PROVIDED RECORDS.
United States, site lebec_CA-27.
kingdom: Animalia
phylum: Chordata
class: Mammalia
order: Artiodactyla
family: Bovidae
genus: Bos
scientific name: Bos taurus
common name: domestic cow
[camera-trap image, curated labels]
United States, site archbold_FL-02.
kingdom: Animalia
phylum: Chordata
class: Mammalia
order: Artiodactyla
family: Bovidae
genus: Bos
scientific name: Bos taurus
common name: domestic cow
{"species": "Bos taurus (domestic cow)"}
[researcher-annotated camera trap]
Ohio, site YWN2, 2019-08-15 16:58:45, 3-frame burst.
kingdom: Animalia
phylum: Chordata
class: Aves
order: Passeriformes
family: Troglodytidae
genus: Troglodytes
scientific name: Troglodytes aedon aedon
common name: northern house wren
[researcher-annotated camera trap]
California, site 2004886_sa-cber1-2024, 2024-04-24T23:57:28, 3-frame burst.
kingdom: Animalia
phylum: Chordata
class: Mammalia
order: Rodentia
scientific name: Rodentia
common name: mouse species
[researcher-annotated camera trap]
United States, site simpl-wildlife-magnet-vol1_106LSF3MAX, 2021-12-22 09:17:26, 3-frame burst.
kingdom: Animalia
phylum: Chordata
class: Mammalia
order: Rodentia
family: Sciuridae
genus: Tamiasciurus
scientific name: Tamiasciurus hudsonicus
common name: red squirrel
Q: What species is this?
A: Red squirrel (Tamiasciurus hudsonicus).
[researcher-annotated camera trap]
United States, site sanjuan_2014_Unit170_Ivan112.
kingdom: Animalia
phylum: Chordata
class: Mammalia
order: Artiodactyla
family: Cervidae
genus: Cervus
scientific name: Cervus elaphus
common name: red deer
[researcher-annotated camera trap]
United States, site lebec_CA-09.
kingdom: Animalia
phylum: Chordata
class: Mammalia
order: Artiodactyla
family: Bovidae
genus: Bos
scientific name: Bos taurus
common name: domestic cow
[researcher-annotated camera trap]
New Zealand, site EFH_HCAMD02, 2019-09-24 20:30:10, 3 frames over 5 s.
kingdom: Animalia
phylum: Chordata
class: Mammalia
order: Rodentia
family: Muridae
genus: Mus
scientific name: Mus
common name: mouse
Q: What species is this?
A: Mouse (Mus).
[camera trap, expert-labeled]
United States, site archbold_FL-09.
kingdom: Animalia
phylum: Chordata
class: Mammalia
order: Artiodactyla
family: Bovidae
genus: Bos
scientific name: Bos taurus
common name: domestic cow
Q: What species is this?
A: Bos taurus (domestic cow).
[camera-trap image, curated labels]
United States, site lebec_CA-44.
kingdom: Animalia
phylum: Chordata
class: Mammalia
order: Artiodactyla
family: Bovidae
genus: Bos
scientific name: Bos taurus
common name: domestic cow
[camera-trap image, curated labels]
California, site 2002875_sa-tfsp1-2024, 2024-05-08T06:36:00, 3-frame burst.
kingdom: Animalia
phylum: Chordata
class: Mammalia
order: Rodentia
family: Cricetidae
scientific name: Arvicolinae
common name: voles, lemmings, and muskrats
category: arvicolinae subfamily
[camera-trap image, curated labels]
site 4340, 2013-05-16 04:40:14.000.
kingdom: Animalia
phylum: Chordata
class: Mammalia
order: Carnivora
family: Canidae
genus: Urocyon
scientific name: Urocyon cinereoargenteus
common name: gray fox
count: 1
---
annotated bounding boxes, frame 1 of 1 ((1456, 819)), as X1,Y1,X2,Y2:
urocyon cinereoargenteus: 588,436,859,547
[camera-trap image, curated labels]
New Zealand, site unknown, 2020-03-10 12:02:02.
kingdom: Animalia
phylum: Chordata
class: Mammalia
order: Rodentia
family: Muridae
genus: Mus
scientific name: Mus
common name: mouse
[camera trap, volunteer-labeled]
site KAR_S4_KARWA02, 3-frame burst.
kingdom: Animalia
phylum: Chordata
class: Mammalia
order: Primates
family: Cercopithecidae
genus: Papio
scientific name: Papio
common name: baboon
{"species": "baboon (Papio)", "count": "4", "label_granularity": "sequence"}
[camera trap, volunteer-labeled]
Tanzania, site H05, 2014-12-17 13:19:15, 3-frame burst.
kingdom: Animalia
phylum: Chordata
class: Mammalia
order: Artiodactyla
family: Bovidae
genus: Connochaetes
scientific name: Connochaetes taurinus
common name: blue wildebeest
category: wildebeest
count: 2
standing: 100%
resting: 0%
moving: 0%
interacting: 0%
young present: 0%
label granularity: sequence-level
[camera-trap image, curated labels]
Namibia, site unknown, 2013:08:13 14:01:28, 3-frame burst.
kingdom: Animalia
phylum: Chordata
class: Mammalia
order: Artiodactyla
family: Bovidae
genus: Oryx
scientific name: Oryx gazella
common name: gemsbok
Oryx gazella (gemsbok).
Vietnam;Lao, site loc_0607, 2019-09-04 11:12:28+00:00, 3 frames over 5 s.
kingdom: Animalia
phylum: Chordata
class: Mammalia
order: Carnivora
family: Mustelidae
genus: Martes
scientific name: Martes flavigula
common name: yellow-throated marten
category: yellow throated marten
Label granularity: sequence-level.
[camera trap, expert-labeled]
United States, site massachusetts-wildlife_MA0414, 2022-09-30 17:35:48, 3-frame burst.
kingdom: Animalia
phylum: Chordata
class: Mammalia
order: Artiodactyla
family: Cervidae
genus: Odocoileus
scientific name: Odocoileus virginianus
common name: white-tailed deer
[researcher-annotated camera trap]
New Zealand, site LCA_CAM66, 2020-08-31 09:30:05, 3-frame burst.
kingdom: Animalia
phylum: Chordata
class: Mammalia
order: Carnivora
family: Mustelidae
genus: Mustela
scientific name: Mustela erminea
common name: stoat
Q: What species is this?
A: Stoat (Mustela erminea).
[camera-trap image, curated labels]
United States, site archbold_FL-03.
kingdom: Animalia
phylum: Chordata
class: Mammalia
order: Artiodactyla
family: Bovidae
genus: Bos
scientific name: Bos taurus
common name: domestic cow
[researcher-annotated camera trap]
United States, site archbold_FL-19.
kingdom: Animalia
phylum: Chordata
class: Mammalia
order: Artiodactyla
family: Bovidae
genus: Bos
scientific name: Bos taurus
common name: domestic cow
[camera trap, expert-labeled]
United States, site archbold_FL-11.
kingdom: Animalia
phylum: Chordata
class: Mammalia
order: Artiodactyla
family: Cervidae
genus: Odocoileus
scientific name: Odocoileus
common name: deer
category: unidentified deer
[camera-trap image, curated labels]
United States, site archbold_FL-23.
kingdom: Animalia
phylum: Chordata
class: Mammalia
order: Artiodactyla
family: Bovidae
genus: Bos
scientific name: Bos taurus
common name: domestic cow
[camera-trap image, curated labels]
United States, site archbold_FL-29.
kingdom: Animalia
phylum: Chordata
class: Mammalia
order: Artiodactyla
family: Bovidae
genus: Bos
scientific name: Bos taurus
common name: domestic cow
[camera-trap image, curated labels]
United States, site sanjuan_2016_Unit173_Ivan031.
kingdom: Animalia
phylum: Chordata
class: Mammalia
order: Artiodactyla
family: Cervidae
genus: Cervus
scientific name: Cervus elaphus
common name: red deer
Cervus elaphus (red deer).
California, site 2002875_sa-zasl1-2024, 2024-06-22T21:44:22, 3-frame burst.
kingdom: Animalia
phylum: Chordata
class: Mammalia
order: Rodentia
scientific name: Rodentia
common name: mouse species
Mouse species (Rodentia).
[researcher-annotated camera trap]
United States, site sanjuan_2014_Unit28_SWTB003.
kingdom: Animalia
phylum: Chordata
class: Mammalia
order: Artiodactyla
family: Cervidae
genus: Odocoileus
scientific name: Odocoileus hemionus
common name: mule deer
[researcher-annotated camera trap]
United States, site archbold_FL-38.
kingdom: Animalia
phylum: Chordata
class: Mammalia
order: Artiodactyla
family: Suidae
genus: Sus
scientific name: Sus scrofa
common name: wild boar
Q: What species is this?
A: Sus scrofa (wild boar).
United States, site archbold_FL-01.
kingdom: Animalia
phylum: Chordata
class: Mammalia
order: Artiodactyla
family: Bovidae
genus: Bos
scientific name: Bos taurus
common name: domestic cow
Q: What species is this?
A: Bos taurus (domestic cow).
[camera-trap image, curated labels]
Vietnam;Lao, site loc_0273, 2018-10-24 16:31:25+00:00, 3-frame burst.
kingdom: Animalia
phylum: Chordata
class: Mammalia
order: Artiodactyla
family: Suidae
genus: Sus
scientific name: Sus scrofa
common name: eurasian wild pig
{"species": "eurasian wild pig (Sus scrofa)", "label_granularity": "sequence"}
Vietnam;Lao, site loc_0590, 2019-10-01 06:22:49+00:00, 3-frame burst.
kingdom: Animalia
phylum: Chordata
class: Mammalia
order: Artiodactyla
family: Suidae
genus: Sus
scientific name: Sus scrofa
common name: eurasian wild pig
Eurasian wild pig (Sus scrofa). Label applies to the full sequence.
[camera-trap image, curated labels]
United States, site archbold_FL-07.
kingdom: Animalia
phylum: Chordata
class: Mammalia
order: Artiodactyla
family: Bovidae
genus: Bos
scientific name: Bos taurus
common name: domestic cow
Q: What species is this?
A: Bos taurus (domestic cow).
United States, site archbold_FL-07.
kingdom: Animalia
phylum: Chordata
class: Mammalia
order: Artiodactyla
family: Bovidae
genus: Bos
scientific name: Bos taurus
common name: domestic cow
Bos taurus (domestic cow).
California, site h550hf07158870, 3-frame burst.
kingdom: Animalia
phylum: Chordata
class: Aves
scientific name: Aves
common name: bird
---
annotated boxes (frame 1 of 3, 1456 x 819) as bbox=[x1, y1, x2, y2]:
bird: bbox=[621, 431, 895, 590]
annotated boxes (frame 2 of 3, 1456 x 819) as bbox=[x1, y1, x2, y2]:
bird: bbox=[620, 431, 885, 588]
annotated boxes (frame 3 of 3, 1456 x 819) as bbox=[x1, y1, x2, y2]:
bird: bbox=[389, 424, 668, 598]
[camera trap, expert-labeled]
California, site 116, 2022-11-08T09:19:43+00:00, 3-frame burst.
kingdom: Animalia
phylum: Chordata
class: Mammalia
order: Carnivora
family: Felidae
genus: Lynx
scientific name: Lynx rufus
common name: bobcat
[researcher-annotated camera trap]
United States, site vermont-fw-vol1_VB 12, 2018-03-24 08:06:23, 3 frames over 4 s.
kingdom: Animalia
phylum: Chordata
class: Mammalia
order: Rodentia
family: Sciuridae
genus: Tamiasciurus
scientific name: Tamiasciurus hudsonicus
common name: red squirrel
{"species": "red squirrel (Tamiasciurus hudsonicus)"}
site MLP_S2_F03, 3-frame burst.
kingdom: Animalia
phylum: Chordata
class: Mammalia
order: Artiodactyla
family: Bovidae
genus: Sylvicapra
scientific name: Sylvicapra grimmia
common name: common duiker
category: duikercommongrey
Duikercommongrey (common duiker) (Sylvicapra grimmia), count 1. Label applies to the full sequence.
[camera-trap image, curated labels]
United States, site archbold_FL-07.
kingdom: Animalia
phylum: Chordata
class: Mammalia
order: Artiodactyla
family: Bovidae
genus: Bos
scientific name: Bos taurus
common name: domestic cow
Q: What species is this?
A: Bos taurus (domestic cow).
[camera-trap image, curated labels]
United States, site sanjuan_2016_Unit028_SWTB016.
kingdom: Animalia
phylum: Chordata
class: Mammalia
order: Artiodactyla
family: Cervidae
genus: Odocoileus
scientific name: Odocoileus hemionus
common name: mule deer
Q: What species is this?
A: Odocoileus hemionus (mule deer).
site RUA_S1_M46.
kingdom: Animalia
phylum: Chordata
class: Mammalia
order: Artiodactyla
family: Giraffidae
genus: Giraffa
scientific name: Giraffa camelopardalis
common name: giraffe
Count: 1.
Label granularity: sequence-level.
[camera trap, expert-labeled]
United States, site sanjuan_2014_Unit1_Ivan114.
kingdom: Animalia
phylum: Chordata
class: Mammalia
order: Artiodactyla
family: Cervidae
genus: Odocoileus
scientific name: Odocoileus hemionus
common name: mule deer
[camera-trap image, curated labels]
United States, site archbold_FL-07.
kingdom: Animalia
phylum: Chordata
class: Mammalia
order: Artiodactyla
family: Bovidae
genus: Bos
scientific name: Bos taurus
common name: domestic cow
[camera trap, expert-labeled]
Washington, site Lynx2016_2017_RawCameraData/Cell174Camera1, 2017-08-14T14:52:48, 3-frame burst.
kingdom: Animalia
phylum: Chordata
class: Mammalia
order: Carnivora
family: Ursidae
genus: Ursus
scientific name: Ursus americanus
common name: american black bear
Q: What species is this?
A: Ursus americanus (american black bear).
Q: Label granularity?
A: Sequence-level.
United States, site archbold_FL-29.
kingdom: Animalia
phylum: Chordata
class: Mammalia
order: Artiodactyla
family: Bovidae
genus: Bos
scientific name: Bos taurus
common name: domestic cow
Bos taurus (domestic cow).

YOUR GOAL. Where a line of the listing holds "California", show that line.

RESPONSE AREA.
California, site 2004886_sa-cber1-2024, 2024-04-24T23:57:28, 3-frame burst.
California, site 2002875_sa-tfsp1-2024, 2024-05-08T06:36:00, 3-frame burst.
California, site 2002875_sa-zasl1-2024, 2024-06-22T21:44:22, 3-frame burst.
California, site h550hf07158870, 3-frame burst.
California, site 116, 2022-11-08T09:19:43+00:00, 3-frame burst.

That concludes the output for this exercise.